=== PROBLEM REQUIREMENTS ===
Every record must be given again word for word; no picture belongs in the copy.

=== Saved entries ===

=-=-=

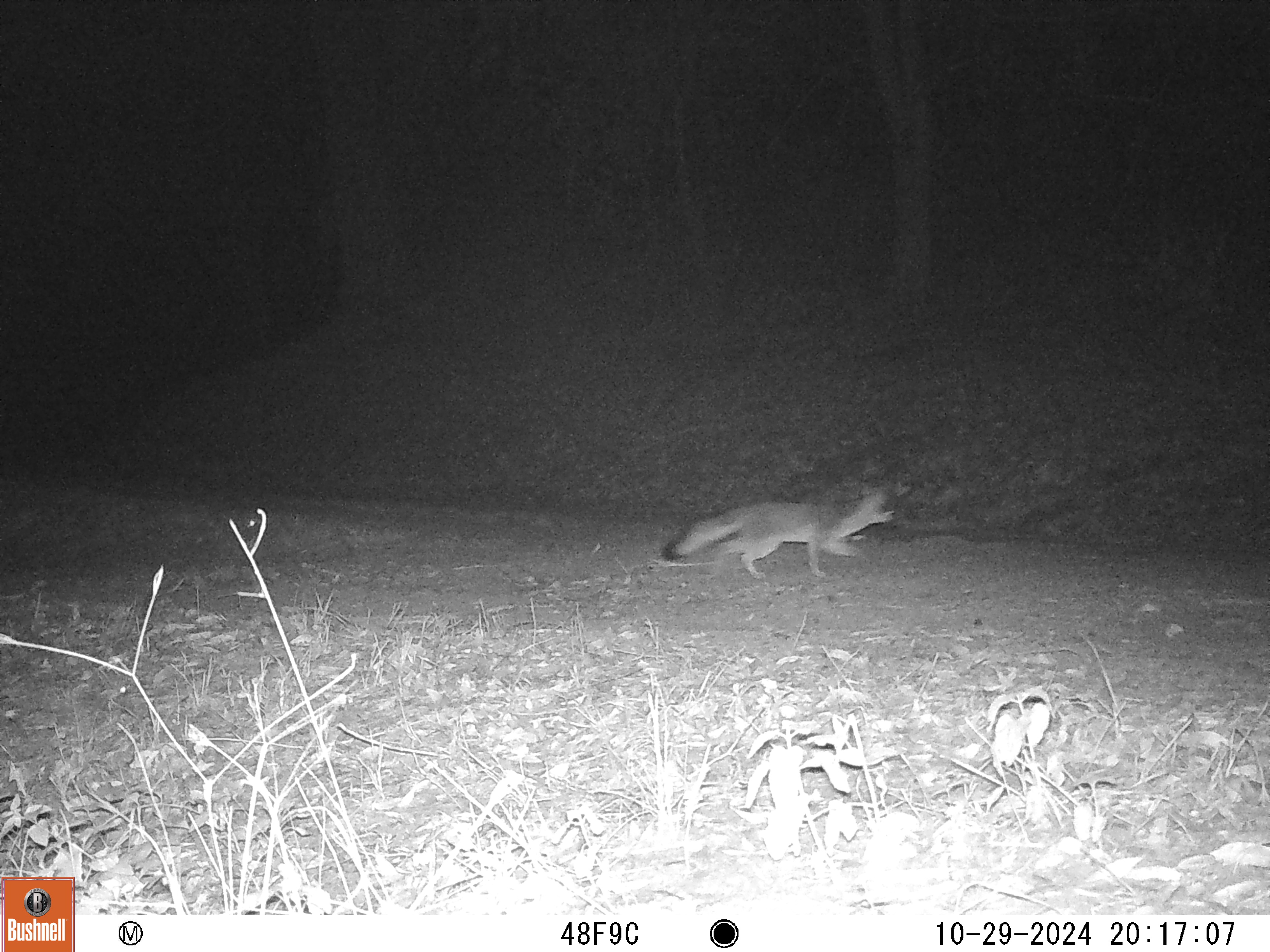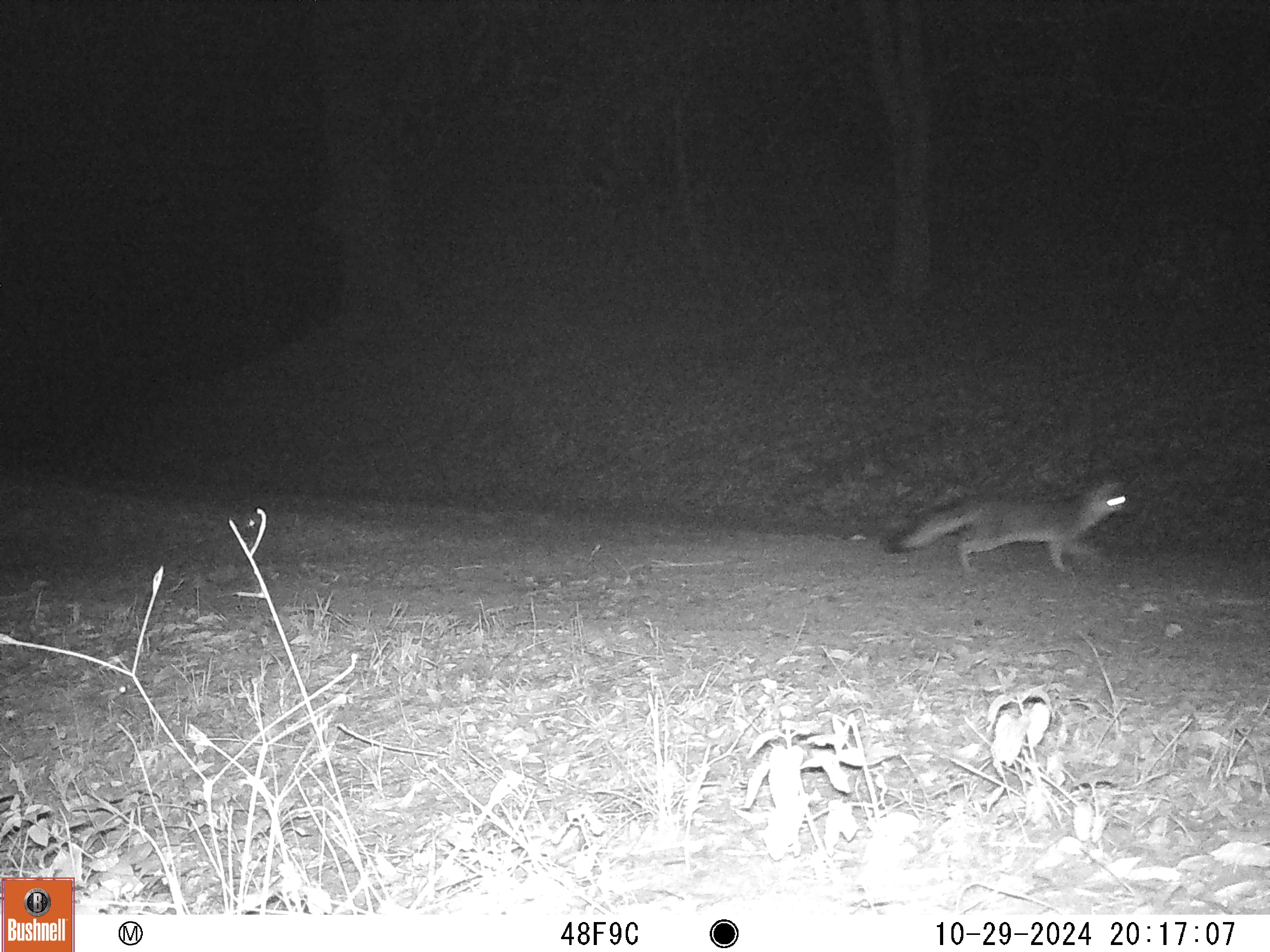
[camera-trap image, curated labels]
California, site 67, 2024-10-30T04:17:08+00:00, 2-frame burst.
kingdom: Animalia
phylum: Chordata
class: Mammalia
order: Carnivora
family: Canidae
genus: Urocyon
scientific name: Urocyon cinereoargenteus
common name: gray fox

=-=-=

=== RESPONSE TO THE EXERCISE ===
[camera-trap image, curated labels]
California, site 67, 2024-10-30T04:17:08+00:00, 2-frame burst.
kingdom: Animalia
phylum: Chordata
class: Mammalia
order: Carnivora
family: Canidae
genus: Urocyon
scientific name: Urocyon cinereoargenteus
common name: gray fox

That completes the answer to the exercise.